Another example is “The Colored Conventions Movement and Beyond in Philadelphia,” a mural by artist Ernel Martinez that honors the launch of the national movement for Black civil rights, voting rights, education, abolition, and freedom from racial violence that originated in Philadelphia thirty years before the Civil War. A second mural wall commemorates Black political organizing and protests since the convention movement ended in 1900. A dedication ceremony for the mural will take place at 4 p.m. on Friday, Oct. 28, at The Michael’s Org Courtyard Apartments (1021 S. 4th Street) in Philadelphia, with a community party to follow.

With emerging scholars who were at the time graduate student co-founders of the CCP, Foreman co-edited “The Colored Conventions Movement: Black Organizing in the Nineteenth Century” (2021).

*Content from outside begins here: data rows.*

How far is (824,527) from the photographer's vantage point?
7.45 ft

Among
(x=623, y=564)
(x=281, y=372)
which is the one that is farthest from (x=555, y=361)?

The volume introduces readers to the full geographic and political scope of the convention movement and examines its relationship to anti-slavery activism, which it outlasted by more than three decades. Building upon the publication of that volume — as well as the first scholarly gathering on the colored conventions that led to its publication—– the CCP will host “The Making of a Social Movement,” a hybrid symposium examining the oratorical and rhetorical legacies of the colored convention movement on Oct 18 and 19.

The daughter of a poet, Foreman is also engaged in long-standing collaborations with artists to bring early Black history to the stage through dance and poetry. Her forthcoming book, “Praise Songs for Dave the Potter: Art and Poetry for David Drake” (2023), emerges from this decade-long effort.

Foreman received her baccalaureate degree in American studies from Amherst College and her doctorate in ethnic studies from the University of California at Berkeley. Prior to coming to Penn State, she was the Ned B. Allen Professor of English and professor of history and Africana studies at the University of Delaware and taught at Occidental College and Wayne State University.